A Bubble chart is a variation of the Scatter Plot. Aggregated data is grouped by dimension into circles displayed on an x/y axis. Additional measures change the size or color of the circles. A Bubble chart can represent up to four measures for your chosen dimensions (x, y, size, and color).
Use a Bubble chart to show a correlation between the x measure and the y measure. When you do not expect a correlation, you can use a Bubble chart to understand the distribution and influence of multiple factors.
Display up to 100 groups of records. You can enter a value or use the slider to visually set the number of groups.
Choose whether to show or hide Null values for your chosen dimension.
You can use a custom palette to visually group values in your chart. By default, data points are colored arbitrarily with a spectrum of solid colors. You can choose to arbitrarily color bubbles with 2, 3, or 4 colors. You can also apply colors to individual Dimension values.
If you set the Color measure, you can choose a gradient to visually express relative quantitative values.
Create a new Bubble chart.
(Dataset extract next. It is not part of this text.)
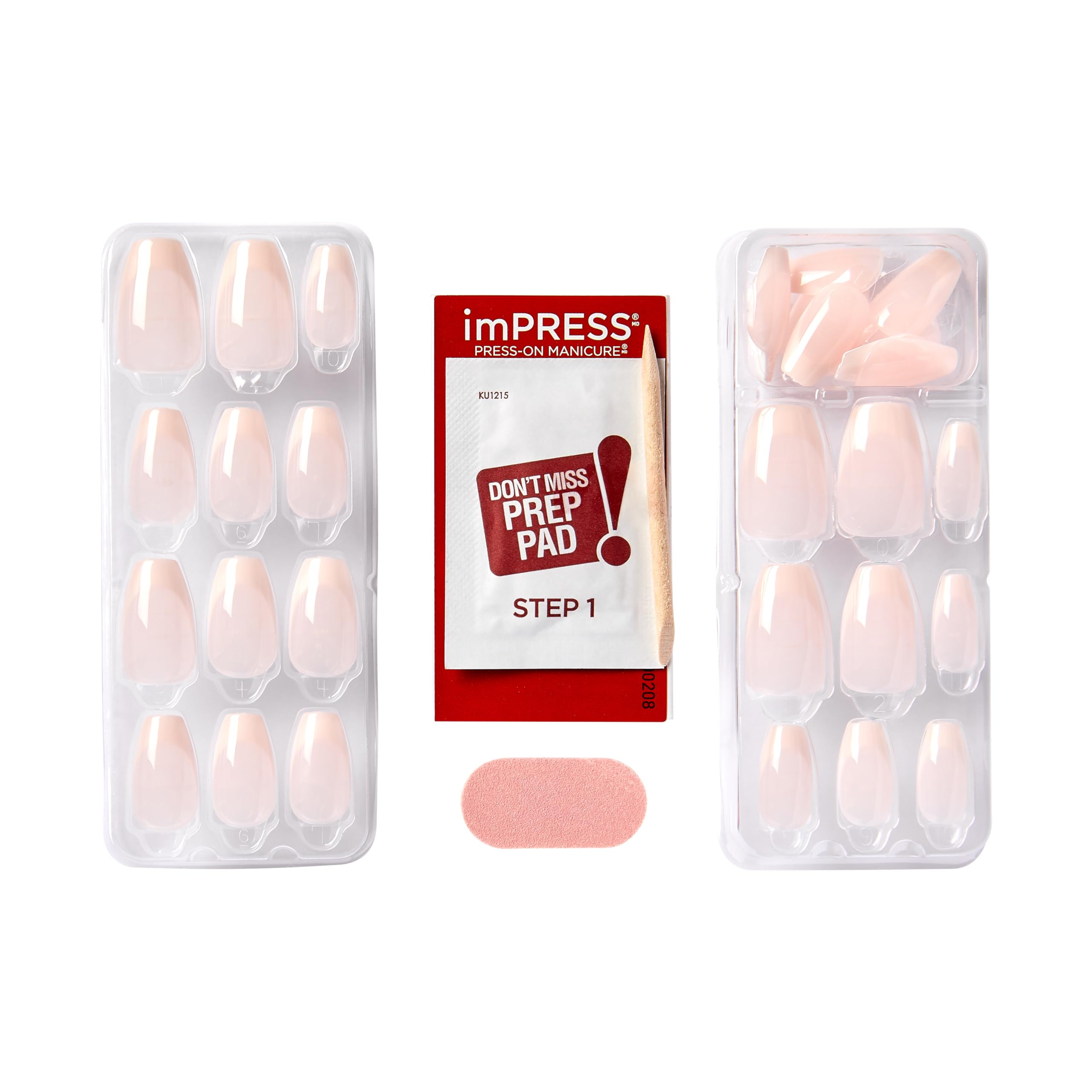 KISS imPRESS paznokcie samoprzylepne - Genuine,french, długość średnia, kształt coffin, 30 szt., mini pilnik, patyczek do skórek oraz gaziki dezynfekujące.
Choose a Data Source. This example graphs employment statistics for all 50 United States for the years 1980-2015. The data is available at the University of Kentucky website.
State_name is a handy dimension for this data. Use the average Unemployment_rate as the X Axis, and the average Unemployment total for the Y Axis. Increase the # of Groups to 50 to create an individual bubble for each state.
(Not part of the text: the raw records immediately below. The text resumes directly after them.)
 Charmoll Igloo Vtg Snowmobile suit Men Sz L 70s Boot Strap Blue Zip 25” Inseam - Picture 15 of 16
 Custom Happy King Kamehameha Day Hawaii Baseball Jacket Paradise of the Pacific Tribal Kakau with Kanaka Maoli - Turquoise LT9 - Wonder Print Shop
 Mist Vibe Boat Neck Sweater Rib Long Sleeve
California has a significantly higher number of unemployed residents compared with the other states. Bubble charts are a good way to show outliers in a dataset. But that figure might be misleading. One reason for a higher average number of unemployed persons might be the fact that California is the most populous state in the country. Use Population as the Size measure to create proportionally sized bubbles, based on total population.
You can add Employment as the Color measure, which casts California in a more favorable light.